**本文**.
数ヶ月前にニューヨークから帰国しまして、現在はデリーに
住んでいます。
職業は、テクニカル コンサルタントです。
データマイニング、分析、コンピュータ シミュレーション、
データウェアハウジング/オプティマイゼーションなどの
サービスを提供しております。
学生時代は航空機関連の軽金属を研究していました。
ここで本業の宣伝のような挨拶ばかりしてもなんですので、
省略させていただきます。
今まで、日本とは残念ながら接する機会がありませんでしたが、
常に関心を抱いておりましたので、
このようにして皆さまと何らかのかたちで
接することができ、とても光栄に思います。
マハラシュトラ州(ムンバイ所在州)の出身で、以前は、
ムンバイに住んでいました。
ムンバイ(郊外)のヒラナンダニ地区は新しく開発された
住宅地でなかなか快適な生活空間が提供されています。

**データ抜粋**.

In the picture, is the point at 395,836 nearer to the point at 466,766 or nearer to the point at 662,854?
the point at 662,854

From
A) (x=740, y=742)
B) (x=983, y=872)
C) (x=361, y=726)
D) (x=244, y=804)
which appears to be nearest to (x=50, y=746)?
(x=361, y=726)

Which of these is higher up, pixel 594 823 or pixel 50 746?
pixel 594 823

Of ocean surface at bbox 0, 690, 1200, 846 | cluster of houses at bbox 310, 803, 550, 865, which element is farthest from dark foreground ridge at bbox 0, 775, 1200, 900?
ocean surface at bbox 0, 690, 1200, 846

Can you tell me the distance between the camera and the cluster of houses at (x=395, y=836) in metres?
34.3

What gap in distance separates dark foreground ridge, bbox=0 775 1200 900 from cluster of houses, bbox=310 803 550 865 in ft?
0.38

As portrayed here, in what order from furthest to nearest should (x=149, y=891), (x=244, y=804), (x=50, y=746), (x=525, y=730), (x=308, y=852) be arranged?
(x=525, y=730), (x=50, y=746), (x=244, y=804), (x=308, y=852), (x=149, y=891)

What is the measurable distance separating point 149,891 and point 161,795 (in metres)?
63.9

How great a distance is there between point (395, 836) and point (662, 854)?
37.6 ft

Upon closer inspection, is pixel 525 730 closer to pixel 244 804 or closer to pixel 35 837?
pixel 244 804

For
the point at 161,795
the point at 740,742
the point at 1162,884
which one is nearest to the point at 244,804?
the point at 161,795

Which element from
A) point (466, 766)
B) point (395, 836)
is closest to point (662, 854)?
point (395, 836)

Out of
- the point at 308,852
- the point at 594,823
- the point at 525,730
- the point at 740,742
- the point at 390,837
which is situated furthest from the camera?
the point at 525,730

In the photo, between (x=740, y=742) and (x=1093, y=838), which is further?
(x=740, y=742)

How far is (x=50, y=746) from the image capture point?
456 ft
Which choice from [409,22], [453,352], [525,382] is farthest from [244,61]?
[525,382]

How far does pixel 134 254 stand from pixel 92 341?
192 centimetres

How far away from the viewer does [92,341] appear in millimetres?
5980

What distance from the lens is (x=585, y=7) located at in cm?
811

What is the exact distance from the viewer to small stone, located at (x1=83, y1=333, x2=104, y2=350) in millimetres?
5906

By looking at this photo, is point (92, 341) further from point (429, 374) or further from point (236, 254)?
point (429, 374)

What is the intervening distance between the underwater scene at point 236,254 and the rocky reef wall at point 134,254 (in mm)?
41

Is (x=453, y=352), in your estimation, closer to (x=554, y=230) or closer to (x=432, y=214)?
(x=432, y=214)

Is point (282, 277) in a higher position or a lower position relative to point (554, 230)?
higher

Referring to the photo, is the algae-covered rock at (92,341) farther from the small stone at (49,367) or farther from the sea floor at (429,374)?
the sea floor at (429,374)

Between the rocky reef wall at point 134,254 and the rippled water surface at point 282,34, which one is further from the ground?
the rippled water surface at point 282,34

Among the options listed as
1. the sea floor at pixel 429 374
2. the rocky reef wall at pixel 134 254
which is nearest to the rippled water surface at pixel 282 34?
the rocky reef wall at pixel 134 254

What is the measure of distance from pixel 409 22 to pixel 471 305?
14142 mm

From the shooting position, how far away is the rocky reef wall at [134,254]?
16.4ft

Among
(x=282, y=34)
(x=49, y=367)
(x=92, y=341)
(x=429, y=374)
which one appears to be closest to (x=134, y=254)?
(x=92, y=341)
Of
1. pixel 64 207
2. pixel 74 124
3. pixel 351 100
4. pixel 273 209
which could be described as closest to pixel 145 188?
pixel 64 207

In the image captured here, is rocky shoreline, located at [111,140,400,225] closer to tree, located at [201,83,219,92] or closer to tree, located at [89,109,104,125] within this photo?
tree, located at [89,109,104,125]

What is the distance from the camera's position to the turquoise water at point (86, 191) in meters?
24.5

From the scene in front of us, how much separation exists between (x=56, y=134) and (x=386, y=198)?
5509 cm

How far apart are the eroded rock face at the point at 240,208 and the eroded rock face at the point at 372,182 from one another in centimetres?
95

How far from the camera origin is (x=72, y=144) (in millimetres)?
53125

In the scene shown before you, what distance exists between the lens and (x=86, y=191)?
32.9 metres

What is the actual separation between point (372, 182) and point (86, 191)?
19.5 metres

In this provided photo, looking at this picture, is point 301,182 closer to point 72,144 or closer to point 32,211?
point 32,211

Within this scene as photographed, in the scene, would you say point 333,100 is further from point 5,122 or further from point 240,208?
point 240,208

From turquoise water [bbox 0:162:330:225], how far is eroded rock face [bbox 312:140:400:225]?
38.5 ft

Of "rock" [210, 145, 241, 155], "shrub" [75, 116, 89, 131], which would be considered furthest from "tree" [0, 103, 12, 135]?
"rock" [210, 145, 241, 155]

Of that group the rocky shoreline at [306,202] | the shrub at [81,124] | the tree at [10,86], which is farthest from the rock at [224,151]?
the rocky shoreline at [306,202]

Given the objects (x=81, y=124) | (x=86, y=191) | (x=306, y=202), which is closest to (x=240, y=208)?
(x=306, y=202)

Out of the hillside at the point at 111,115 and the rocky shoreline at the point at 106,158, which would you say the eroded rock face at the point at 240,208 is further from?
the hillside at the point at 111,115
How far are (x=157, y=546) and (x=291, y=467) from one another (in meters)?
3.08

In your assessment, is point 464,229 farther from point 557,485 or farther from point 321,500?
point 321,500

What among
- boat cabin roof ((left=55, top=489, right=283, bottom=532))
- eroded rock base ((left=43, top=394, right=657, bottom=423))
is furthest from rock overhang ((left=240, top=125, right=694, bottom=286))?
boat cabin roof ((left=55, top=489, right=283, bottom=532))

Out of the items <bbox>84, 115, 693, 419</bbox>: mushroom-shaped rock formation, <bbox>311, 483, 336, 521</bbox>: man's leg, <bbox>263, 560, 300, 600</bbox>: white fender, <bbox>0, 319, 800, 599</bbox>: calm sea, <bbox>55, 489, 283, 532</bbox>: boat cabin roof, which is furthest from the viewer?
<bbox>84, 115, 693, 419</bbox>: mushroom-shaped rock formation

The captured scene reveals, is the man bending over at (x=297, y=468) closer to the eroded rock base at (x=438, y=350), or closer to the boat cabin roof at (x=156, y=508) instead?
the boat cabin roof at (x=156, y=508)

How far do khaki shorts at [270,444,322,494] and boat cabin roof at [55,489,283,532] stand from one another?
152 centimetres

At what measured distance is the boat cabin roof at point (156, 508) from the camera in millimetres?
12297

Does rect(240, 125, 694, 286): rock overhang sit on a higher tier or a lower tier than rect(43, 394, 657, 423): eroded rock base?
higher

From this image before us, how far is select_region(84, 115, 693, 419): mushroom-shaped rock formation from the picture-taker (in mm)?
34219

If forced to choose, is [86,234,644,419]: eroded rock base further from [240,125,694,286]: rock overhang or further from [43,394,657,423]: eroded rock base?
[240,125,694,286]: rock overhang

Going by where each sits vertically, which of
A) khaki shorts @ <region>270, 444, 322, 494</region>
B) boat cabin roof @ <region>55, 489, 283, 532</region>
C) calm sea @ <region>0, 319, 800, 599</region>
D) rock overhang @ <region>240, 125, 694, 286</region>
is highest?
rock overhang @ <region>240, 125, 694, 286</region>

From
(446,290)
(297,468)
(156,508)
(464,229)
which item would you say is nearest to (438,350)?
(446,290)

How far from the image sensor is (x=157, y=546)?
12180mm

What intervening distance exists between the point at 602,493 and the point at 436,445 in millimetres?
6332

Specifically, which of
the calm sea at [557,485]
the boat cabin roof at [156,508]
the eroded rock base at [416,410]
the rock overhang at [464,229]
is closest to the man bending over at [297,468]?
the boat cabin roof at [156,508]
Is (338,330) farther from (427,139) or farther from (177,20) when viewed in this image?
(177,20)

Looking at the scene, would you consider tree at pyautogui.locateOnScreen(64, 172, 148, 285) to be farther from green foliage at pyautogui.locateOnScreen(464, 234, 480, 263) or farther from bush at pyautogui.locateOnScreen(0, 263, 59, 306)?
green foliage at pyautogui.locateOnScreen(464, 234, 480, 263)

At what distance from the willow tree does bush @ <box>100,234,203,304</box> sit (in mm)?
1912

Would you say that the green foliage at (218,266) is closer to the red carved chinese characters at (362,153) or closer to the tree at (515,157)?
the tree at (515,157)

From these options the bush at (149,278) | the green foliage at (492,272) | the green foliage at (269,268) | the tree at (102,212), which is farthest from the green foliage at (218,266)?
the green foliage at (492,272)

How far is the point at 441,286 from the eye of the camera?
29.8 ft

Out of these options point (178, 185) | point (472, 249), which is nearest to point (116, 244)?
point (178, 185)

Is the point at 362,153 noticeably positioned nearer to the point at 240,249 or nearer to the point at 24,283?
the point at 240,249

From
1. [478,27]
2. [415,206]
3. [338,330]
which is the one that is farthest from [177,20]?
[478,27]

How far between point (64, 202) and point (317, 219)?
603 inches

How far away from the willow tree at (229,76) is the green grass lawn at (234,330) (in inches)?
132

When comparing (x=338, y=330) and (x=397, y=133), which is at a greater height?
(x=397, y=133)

**課題**.
a - 本文で書き手は、皆さんと接することができてとても光栄だと述べています。本文によると、それはなぜですか。
b - 本文に出てくる地名をすべて挙げてください。

**各課題の答え**.
a - これまで日本と接する機会はなかったものの、いつも日本に関心を持っていたからです。

b - ニューヨーク、デリー、日本、マハラシュトラ州、ムンバイ、ヒラナンダニ地区